GIVEN RECORDS -

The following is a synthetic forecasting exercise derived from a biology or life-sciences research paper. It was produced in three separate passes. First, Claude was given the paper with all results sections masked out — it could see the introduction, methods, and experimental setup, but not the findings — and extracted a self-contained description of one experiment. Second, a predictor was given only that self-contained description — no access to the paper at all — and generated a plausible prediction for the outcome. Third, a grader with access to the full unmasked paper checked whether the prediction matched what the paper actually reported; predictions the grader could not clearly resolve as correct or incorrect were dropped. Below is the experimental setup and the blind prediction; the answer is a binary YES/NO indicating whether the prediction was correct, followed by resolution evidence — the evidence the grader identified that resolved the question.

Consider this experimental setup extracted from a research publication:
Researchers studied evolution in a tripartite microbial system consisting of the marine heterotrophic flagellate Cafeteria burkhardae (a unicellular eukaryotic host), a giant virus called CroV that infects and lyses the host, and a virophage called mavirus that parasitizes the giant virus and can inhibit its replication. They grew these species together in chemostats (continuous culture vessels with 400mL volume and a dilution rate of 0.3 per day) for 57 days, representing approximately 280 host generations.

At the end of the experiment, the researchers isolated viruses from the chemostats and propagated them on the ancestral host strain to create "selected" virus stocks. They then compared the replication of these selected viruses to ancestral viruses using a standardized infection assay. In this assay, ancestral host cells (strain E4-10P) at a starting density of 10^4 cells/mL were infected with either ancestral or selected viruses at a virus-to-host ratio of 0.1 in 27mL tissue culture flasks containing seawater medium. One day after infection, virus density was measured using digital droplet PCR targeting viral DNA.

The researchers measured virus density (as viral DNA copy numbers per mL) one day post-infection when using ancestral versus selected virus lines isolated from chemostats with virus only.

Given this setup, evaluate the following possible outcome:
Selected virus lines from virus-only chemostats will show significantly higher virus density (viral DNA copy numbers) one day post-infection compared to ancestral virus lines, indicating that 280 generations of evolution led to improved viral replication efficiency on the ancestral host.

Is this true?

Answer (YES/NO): NO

PROBLEM DETAILS - Extract all of the data above and output it character for character.

TASK SOLUTION -
The following is a synthetic forecasting exercise derived from a biology or life-sciences research paper. It was produced in three separate passes. First, Claude was given the paper with all results sections masked out — it could see the introduction, methods, and experimental setup, but not the findings — and extracted a self-contained description of one experiment. Second, a predictor was given only that self-contained description — no access to the paper at all — and generated a plausible prediction for the outcome. Third, a grader with access to the full unmasked paper checked whether the prediction matched what the paper actually reported; predictions the grader could not clearly resolve as correct or incorrect were dropped. Below is the experimental setup and the blind prediction; the answer is a binary YES/NO indicating whether the prediction was correct, followed by resolution evidence — the evidence the grader identified that resolved the question.

Consider this experimental setup extracted from a research publication:
Researchers studied evolution in a tripartite microbial system consisting of the marine heterotrophic flagellate Cafeteria burkhardae (a unicellular eukaryotic host), a giant virus called CroV that infects and lyses the host, and a virophage called mavirus that parasitizes the giant virus and can inhibit its replication. They grew these species together in chemostats (continuous culture vessels with 400mL volume and a dilution rate of 0.3 per day) for 57 days, representing approximately 280 host generations.

At the end of the experiment, the researchers isolated viruses from the chemostats and propagated them on the ancestral host strain to create "selected" virus stocks. They then compared the replication of these selected viruses to ancestral viruses using a standardized infection assay. In this assay, ancestral host cells (strain E4-10P) at a starting density of 10^4 cells/mL were infected with either ancestral or selected viruses at a virus-to-host ratio of 0.1 in 27mL tissue culture flasks containing seawater medium. One day after infection, virus density was measured using digital droplet PCR targeting viral DNA.

The researchers measured virus density (as viral DNA copy numbers per mL) one day post-infection when using ancestral versus selected virus lines isolated from chemostats with virus only.

Given this setup, evaluate the following possible outcome:
Selected virus lines from virus-only chemostats will show significantly higher virus density (viral DNA copy numbers) one day post-infection compared to ancestral virus lines, indicating that 280 generations of evolution led to improved viral replication efficiency on the ancestral host.

Is this true?

Answer (YES/NO): NO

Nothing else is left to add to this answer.